Hemen akabinde topluma seslerini duyurmak için “İfham” adında bir gazete de kurup, neşretti. Partinin, genel umdesi milliyetçilik ideolojisi üzerine kuruluydu. Dağılma safhasında olan Osmanlı Devletinin rabıtasının ancak milliyetçilik ile birbirine bağlanacağını ümit ediyordu. İstanbul’da Milliyetçi gruba katılan Ahmet Ferit, onların temsilcisi olarak Damat Ferid Paşa’nın ikinci kabinesinde kendine yer buldu. Lozan müzakerelerine iştirak etti. Damat Ferid Paşa’nın hükümetine siyaseten intibak edememesi sebebiyle bu görevinden ayrıldı.

Yaşanan gelişmeler karşısında boş durmak istemeyen Ahmet Ferit, Mehmet Emin Yurdakul, Yusuf Akçura ve İsmail Hakkı Baltacıoğlu gibi dönemin önde gelen aydınlarıyla beraber “Milli Türk Fırkasını” kurdu. Bu partinin yayın organı olarak “İfham” gazetesini yeniden çıkardı.

15 Ocak 1920’de İstanbul milletvekili seçilerek TBMM’ye katıldı ve kurulan ilk hükümette Maliye Bakanı oldu. 16 Mart 1920’de İstanbul’un İngilizler tarafından işgal edilmesi sonucu oradan ayrılıp, Ankara’nın talimatları sonucu Mudanya’ya sevk edildi, en nihayetinde ise 30 Mayıs 1920’de Ankara’ya ulaşarak Büyük Millet Meclisinde İstanbul Mebusu olarak vazife aldı. 16 Mayıs 1921 tarihinde istifa etti.

1921‘de Paris Büyükelçiliğine atandı. Daha sonra 1923-1924 yıllarında Kütahya milletvekili olarak Birinci ve İkinci İnönü hükümetlerinde İçişleri Bakanı oldu. 6 Mayıs 1925 tarihinde Londra’ya büyükelçi olarak atandı ve 1925-1932 yılları arasında burada görev yaptı. 1932-1939 yılları arasında Varşova Büyükelçisi oldu, nihayet 1939 yılında Tokyo Büyükelçisi olarak atandı ve bu görevde iken 1943 yılında emekliye ayrıldı.
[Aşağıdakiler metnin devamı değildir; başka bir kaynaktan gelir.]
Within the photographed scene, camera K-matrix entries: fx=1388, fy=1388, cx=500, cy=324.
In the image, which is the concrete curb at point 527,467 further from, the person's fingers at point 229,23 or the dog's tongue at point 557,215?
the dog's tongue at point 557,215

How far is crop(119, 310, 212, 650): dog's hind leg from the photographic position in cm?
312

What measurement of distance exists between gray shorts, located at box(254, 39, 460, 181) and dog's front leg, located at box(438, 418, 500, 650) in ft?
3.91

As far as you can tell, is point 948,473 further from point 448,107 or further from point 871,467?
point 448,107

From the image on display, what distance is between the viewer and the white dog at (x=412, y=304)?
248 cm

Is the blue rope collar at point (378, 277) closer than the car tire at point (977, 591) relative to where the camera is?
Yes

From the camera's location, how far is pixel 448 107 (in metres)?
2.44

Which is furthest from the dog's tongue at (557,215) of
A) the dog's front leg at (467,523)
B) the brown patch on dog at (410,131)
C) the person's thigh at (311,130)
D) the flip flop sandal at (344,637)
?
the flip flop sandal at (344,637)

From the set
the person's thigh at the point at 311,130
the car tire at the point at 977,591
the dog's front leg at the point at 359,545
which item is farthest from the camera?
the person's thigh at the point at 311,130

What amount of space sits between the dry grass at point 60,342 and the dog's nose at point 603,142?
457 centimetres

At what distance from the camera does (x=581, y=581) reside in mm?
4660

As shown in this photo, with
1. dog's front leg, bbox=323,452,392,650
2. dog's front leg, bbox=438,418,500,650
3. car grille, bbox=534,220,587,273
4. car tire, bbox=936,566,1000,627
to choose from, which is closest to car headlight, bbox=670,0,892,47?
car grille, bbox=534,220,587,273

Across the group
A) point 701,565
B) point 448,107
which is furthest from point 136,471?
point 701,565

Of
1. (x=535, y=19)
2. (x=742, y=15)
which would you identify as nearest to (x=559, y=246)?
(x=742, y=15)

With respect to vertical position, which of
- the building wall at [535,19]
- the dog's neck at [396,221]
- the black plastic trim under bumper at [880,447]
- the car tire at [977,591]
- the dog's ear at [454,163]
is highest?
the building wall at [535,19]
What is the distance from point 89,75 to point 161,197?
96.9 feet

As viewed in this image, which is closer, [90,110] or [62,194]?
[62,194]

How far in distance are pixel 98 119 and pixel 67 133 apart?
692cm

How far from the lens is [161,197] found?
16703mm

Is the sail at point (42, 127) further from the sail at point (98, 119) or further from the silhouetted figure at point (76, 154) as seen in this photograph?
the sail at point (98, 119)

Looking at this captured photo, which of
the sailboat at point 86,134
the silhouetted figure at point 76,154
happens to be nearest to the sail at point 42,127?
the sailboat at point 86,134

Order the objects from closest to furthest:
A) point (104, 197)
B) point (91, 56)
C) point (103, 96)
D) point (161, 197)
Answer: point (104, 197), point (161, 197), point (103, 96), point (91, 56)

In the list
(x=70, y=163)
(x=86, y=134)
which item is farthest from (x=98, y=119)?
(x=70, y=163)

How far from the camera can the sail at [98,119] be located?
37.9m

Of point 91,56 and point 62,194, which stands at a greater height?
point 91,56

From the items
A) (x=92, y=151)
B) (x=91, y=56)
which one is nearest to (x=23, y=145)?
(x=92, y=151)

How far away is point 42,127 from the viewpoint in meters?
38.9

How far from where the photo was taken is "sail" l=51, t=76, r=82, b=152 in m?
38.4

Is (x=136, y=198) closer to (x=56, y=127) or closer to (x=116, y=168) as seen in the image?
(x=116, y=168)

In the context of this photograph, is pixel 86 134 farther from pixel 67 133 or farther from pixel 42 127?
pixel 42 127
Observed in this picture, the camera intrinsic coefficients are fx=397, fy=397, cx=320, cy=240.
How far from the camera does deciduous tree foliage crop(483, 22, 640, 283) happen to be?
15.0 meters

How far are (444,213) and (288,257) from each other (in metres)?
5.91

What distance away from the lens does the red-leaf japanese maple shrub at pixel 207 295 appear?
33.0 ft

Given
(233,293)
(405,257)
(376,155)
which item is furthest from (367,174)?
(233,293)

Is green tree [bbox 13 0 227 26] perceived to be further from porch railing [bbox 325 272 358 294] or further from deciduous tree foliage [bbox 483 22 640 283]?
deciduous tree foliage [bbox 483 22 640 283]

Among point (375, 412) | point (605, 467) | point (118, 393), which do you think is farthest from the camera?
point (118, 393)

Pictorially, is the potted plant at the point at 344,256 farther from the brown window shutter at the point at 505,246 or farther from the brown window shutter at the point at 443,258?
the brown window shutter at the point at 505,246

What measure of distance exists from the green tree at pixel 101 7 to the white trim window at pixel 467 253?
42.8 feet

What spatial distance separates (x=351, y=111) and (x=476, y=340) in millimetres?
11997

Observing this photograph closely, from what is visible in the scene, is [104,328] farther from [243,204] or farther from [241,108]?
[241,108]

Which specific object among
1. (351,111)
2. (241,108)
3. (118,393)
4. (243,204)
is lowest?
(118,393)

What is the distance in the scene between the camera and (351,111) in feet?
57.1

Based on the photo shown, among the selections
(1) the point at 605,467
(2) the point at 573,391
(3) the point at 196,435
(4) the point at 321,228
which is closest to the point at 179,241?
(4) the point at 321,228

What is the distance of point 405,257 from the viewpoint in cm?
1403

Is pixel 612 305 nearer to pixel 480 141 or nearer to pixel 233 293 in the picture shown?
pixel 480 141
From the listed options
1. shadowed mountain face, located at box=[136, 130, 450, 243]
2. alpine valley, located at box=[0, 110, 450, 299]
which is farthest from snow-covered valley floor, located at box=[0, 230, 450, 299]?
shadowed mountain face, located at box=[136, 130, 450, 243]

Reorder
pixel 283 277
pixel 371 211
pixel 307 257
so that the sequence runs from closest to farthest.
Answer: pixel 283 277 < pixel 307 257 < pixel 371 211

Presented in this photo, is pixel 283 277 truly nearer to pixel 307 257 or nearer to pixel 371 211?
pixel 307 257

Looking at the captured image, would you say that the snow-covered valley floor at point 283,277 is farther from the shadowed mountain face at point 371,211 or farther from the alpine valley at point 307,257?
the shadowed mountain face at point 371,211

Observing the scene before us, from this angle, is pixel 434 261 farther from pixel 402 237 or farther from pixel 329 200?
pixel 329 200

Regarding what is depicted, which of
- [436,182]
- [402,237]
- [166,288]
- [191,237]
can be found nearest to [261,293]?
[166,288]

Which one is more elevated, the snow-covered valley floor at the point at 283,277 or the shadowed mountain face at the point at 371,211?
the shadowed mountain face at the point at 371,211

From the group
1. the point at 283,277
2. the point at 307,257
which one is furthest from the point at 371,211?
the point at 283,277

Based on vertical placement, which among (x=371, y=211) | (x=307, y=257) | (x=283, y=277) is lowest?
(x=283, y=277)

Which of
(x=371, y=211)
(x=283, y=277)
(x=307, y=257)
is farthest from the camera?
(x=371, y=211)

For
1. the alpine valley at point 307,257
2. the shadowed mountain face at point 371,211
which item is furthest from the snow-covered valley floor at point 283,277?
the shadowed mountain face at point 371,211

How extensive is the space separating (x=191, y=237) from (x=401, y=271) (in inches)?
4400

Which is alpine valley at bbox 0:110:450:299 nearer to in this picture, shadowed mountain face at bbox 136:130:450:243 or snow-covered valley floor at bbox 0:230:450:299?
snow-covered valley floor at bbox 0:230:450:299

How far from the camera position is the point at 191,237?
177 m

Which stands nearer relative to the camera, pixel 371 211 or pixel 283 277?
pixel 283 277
1934 yılında soyadı kanunun ilan edilmesi ile de “Tek” soyadını aldı. Ahmet Ferit Tek, Fransızca ve İngilizce bilmekteydi.

Ahmet Ferit Tek, Şevket Mazhar Bey’in kızı 15 yaşındaki Müfide Ferit Tek ile 1907 yılında İskenderiye’de evlendi. Emel Esin (d.1914-ö.1987) adında bir kızı oldu.

Ahmet Ferit Tek, 25 Kasım 1971 tarihinde İstanbul’da 93 yaşında ölmüştür.

“Tekin” takma adiyla yazdığı “Turan” isimli bir de kitabı olan Ahmet Ferit Tek, dürüst, samimi, çalışkan bir şahsiyet idi. Geniş kültürü vardı. Tanınmış tarihçilerimizden Dr. Emel Esin‘in babasıdır.

Yazılarında Türklük ve İslamiyet dayanışmasına büyük önem vermiştir. Milliyet fikri ve milliyetçilik ülküsünü gerçeklik şuuru ile ayarlamaya, her türlü siyasi düşüncenin üstünde değişmez prensip olarak ehemmiyet vermiştir.